Aim of the exercise:
Return the data exactly, apart from leaving out the pictures.
Data listing section start
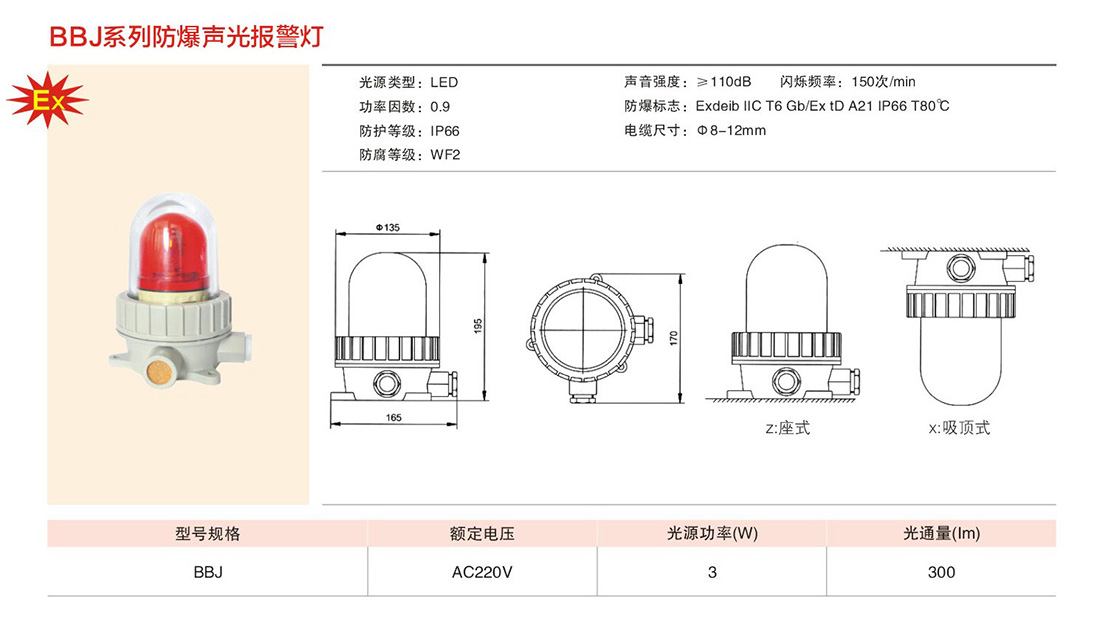 BBJ系列防爆声光报警灯

Ex

光源类型：LED
功率因数：0.9
防护等级：IP66
防腐等级：WF2

声音强度：≥110dB　闪烁频率：150次/min
防爆标志：Exdeib IIC T6 Gb/Ex tD A21 IP66 T80℃
电缆尺寸：Φ8-12mm

Φ135
195
165
170

z:座式
x:吸顶式

| 型号规格 | 额定电压 | 光源功率(W) | 光通量(lm) |
|---|---|---|---|
| BBJ | AC220V | 3 | 300 |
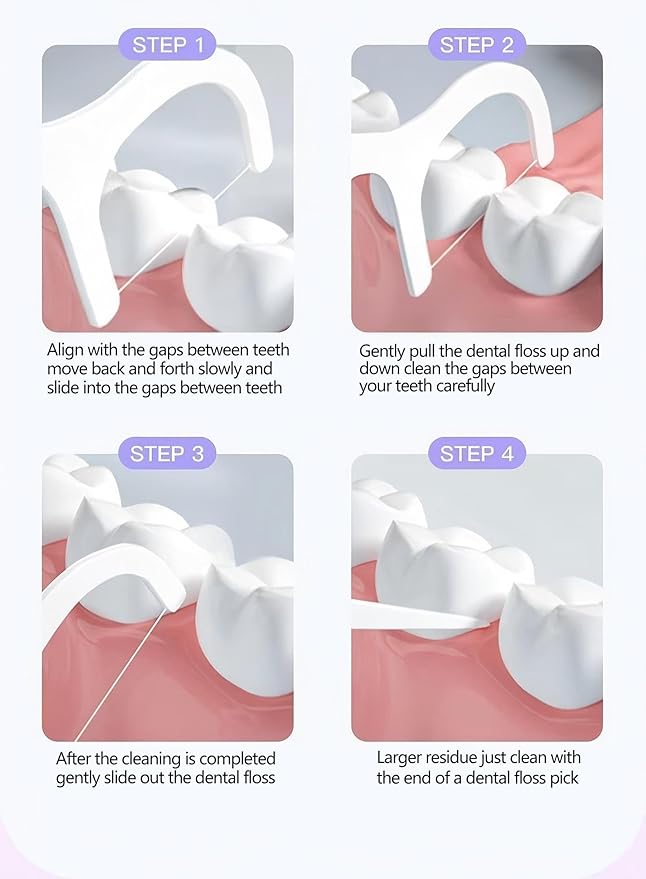 STEP 1

Align with the gaps between teeth move back and forth slowly and slide into the gaps between teeth

STEP 2

Gently pull the dental floss up and down clean the gaps between your teeth carefully

STEP 3

After the cleaning is completed gently slide out the dental floss

STEP 4

Larger residue just clean with the end of a dental floss pick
Data listing section end
Answer space:
 BBJ系列防爆声光报警灯

Ex

光源类型：LED
功率因数：0.9
防护等级：IP66
防腐等级：WF2

声音强度：≥110dB　闪烁频率：150次/min
防爆标志：Exdeib IIC T6 Gb/Ex tD A21 IP66 T80℃
电缆尺寸：Φ8-12mm

Φ135
195
165
170

z:座式
x:吸顶式

| 型号规格 | 额定电压 | 光源功率(W) | 光通量(lm) |
|---|---|---|---|
| BBJ | AC220V | 3 | 300 |
 STEP 1

Align with the gaps between teeth move back and forth slowly and slide into the gaps between teeth

STEP 2

Gently pull the dental floss up and down clean the gaps between your teeth carefully

STEP 3

After the cleaning is completed gently slide out the dental floss

STEP 4

Larger residue just clean with the end of a dental floss pick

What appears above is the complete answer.